Work order
Write out the records that follow with every word intact.

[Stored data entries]
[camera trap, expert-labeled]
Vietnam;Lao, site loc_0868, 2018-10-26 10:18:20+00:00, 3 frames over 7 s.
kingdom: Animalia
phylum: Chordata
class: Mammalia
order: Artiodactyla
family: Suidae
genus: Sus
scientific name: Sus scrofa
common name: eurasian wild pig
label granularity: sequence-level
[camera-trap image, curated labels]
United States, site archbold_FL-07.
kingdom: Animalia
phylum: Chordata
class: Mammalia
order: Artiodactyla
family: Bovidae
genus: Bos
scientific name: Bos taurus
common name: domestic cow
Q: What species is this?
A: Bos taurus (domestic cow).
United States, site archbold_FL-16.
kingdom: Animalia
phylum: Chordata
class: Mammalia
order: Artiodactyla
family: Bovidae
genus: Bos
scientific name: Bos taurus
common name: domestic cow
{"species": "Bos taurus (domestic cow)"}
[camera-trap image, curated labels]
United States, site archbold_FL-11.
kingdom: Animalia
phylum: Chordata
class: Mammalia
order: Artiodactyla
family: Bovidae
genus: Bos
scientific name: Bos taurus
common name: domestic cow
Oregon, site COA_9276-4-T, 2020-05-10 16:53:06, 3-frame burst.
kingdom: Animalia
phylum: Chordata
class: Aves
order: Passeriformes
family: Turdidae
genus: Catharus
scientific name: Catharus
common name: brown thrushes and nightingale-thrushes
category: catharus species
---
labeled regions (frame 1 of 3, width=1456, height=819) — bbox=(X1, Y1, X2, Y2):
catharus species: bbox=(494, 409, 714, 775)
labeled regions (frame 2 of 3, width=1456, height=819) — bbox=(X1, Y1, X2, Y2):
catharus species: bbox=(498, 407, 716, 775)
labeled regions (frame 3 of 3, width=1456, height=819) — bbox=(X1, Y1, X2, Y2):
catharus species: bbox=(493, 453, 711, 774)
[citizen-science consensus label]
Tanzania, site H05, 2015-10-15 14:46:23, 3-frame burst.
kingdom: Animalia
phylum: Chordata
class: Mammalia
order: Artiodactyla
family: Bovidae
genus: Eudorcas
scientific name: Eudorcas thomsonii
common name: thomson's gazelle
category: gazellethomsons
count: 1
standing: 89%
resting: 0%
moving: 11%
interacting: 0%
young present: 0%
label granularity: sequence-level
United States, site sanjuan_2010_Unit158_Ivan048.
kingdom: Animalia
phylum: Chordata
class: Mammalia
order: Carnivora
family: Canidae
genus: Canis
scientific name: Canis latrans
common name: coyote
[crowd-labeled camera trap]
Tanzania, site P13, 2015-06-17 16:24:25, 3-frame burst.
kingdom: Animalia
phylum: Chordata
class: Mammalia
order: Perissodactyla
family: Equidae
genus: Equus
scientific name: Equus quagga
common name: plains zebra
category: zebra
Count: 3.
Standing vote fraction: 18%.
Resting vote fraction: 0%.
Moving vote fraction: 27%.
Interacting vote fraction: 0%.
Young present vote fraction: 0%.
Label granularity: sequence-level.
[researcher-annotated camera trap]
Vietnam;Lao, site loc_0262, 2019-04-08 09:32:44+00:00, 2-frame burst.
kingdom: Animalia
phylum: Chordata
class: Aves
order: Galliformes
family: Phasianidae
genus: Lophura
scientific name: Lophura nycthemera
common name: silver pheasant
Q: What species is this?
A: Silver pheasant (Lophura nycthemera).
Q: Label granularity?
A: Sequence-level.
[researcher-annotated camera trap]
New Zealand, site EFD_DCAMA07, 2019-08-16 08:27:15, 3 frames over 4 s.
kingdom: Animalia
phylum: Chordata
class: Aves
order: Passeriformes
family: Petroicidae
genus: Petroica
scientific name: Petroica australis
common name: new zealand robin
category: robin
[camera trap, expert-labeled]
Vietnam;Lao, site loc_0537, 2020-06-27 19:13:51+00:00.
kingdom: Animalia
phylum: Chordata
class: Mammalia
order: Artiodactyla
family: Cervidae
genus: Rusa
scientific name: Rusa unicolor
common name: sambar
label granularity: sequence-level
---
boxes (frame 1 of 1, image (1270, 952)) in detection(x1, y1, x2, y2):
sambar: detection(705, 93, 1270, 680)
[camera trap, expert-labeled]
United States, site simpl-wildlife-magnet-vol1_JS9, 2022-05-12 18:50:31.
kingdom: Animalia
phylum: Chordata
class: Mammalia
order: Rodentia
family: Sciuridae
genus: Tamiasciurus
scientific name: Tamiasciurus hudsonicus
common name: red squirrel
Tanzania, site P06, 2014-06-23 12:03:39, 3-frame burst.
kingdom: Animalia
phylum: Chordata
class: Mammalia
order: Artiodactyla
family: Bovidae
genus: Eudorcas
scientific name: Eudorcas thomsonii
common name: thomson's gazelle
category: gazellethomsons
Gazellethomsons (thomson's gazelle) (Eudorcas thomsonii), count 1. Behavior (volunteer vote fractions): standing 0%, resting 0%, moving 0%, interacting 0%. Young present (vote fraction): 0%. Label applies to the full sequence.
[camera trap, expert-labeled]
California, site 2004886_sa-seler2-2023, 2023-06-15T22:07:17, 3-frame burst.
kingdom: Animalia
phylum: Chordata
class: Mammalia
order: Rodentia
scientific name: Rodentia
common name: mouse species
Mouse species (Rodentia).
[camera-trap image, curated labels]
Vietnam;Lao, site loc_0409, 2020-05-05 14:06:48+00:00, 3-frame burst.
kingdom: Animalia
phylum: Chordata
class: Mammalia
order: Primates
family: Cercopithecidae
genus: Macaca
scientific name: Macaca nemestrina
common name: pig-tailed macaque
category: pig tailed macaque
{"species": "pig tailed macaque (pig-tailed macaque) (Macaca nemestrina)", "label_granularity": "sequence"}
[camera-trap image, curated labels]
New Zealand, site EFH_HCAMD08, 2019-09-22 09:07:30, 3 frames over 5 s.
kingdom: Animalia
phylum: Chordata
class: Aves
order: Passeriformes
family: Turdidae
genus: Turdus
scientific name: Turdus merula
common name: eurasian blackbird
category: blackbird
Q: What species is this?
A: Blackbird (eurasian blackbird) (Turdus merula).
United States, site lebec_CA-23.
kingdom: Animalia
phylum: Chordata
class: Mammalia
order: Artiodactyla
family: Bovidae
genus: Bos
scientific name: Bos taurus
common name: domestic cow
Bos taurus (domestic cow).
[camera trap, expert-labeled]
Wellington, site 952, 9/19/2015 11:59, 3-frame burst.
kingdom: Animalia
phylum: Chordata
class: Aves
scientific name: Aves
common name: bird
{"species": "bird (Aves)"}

Answer box
[camera trap, expert-labeled]
Vietnam;Lao, site loc_0868, 2018-10-26 10:18:20+00:00, 3 frames over 7 s.
kingdom: Animalia
phylum: Chordata
class: Mammalia
order: Artiodactyla
family: Suidae
genus: Sus
scientific name: Sus scrofa
common name: eurasian wild pig
label granularity: sequence-level
[camera-trap image, curated labels]
United States, site archbold_FL-07.
kingdom: Animalia
phylum: Chordata
class: Mammalia
order: Artiodactyla
family: Bovidae
genus: Bos
scientific name: Bos taurus
common name: domestic cow
Q: What species is this?
A: Bos taurus (domestic cow).
United States, site archbold_FL-16.
kingdom: Animalia
phylum: Chordata
class: Mammalia
order: Artiodactyla
family: Bovidae
genus: Bos
scientific name: Bos taurus
common name: domestic cow
{"species": "Bos taurus (domestic cow)"}
[camera-trap image, curated labels]
United States, site archbold_FL-11.
kingdom: Animalia
phylum: Chordata
class: Mammalia
order: Artiodactyla
family: Bovidae
genus: Bos
scientific name: Bos taurus
common name: domestic cow
Oregon, site COA_9276-4-T, 2020-05-10 16:53:06, 3-frame burst.
kingdom: Animalia
phylum: Chordata
class: Aves
order: Passeriformes
family: Turdidae
genus: Catharus
scientific name: Catharus
common name: brown thrushes and nightingale-thrushes
category: catharus species
---
labeled regions (frame 1 of 3, width=1456, height=819) — bbox=(X1, Y1, X2, Y2):
catharus species: bbox=(494, 409, 714, 775)
labeled regions (frame 2 of 3, width=1456, height=819) — bbox=(X1, Y1, X2, Y2):
catharus species: bbox=(498, 407, 716, 775)
labeled regions (frame 3 of 3, width=1456, height=819) — bbox=(X1, Y1, X2, Y2):
catharus species: bbox=(493, 453, 711, 774)
[citizen-science consensus label]
Tanzania, site H05, 2015-10-15 14:46:23, 3-frame burst.
kingdom: Animalia
phylum: Chordata
class: Mammalia
order: Artiodactyla
family: Bovidae
genus: Eudorcas
scientific name: Eudorcas thomsonii
common name: thomson's gazelle
category: gazellethomsons
count: 1
standing: 89%
resting: 0%
moving: 11%
interacting: 0%
young present: 0%
label granularity: sequence-level
United States, site sanjuan_2010_Unit158_Ivan048.
kingdom: Animalia
phylum: Chordata
class: Mammalia
order: Carnivora
family: Canidae
genus: Canis
scientific name: Canis latrans
common name: coyote
[crowd-labeled camera trap]
Tanzania, site P13, 2015-06-17 16:24:25, 3-frame burst.
kingdom: Animalia
phylum: Chordata
class: Mammalia
order: Perissodactyla
family: Equidae
genus: Equus
scientific name: Equus quagga
common name: plains zebra
category: zebra
Count: 3.
Standing vote fraction: 18%.
Resting vote fraction: 0%.
Moving vote fraction: 27%.
Interacting vote fraction: 0%.
Young present vote fraction: 0%.
Label granularity: sequence-level.
[researcher-annotated camera trap]
Vietnam;Lao, site loc_0262, 2019-04-08 09:32:44+00:00, 2-frame burst.
kingdom: Animalia
phylum: Chordata
class: Aves
order: Galliformes
family: Phasianidae
genus: Lophura
scientific name: Lophura nycthemera
common name: silver pheasant
Q: What species is this?
A: Silver pheasant (Lophura nycthemera).
Q: Label granularity?
A: Sequence-level.
[researcher-annotated camera trap]
New Zealand, site EFD_DCAMA07, 2019-08-16 08:27:15, 3 frames over 4 s.
kingdom: Animalia
phylum: Chordata
class: Aves
order: Passeriformes
family: Petroicidae
genus: Petroica
scientific name: Petroica australis
common name: new zealand robin
category: robin
[camera trap, expert-labeled]
Vietnam;Lao, site loc_0537, 2020-06-27 19:13:51+00:00.
kingdom: Animalia
phylum: Chordata
class: Mammalia
order: Artiodactyla
family: Cervidae
genus: Rusa
scientific name: Rusa unicolor
common name: sambar
label granularity: sequence-level
---
boxes (frame 1 of 1, image (1270, 952)) in detection(x1, y1, x2, y2):
sambar: detection(705, 93, 1270, 680)
[camera trap, expert-labeled]
United States, site simpl-wildlife-magnet-vol1_JS9, 2022-05-12 18:50:31.
kingdom: Animalia
phylum: Chordata
class: Mammalia
order: Rodentia
family: Sciuridae
genus: Tamiasciurus
scientific name: Tamiasciurus hudsonicus
common name: red squirrel
Tanzania, site P06, 2014-06-23 12:03:39, 3-frame burst.
kingdom: Animalia
phylum: Chordata
class: Mammalia
order: Artiodactyla
family: Bovidae
genus: Eudorcas
scientific name: Eudorcas thomsonii
common name: thomson's gazelle
category: gazellethomsons
Gazellethomsons (thomson's gazelle) (Eudorcas thomsonii), count 1. Behavior (volunteer vote fractions): standing 0%, resting 0%, moving 0%, interacting 0%. Young present (vote fraction): 0%. Label applies to the full sequence.
[camera trap, expert-labeled]
California, site 2004886_sa-seler2-2023, 2023-06-15T22:07:17, 3-frame burst.
kingdom: Animalia
phylum: Chordata
class: Mammalia
order: Rodentia
scientific name: Rodentia
common name: mouse species
Mouse species (Rodentia).
[camera-trap image, curated labels]
Vietnam;Lao, site loc_0409, 2020-05-05 14:06:48+00:00, 3-frame burst.
kingdom: Animalia
phylum: Chordata
class: Mammalia
order: Primates
family: Cercopithecidae
genus: Macaca
scientific name: Macaca nemestrina
common name: pig-tailed macaque
category: pig tailed macaque
{"species": "pig tailed macaque (pig-tailed macaque) (Macaca nemestrina)", "label_granularity": "sequence"}
[camera-trap image, curated labels]
New Zealand, site EFH_HCAMD08, 2019-09-22 09:07:30, 3 frames over 5 s.
kingdom: Animalia
phylum: Chordata
class: Aves
order: Passeriformes
family: Turdidae
genus: Turdus
scientific name: Turdus merula
common name: eurasian blackbird
category: blackbird
Q: What species is this?
A: Blackbird (eurasian blackbird) (Turdus merula).
United States, site lebec_CA-23.
kingdom: Animalia
phylum: Chordata
class: Mammalia
order: Artiodactyla
family: Bovidae
genus: Bos
scientific name: Bos taurus
common name: domestic cow
Bos taurus (domestic cow).
[camera trap, expert-labeled]
Wellington, site 952, 9/19/2015 11:59, 3-frame burst.
kingdom: Animalia
phylum: Chordata
class: Aves
scientific name: Aves
common name: bird
{"species": "bird (Aves)"}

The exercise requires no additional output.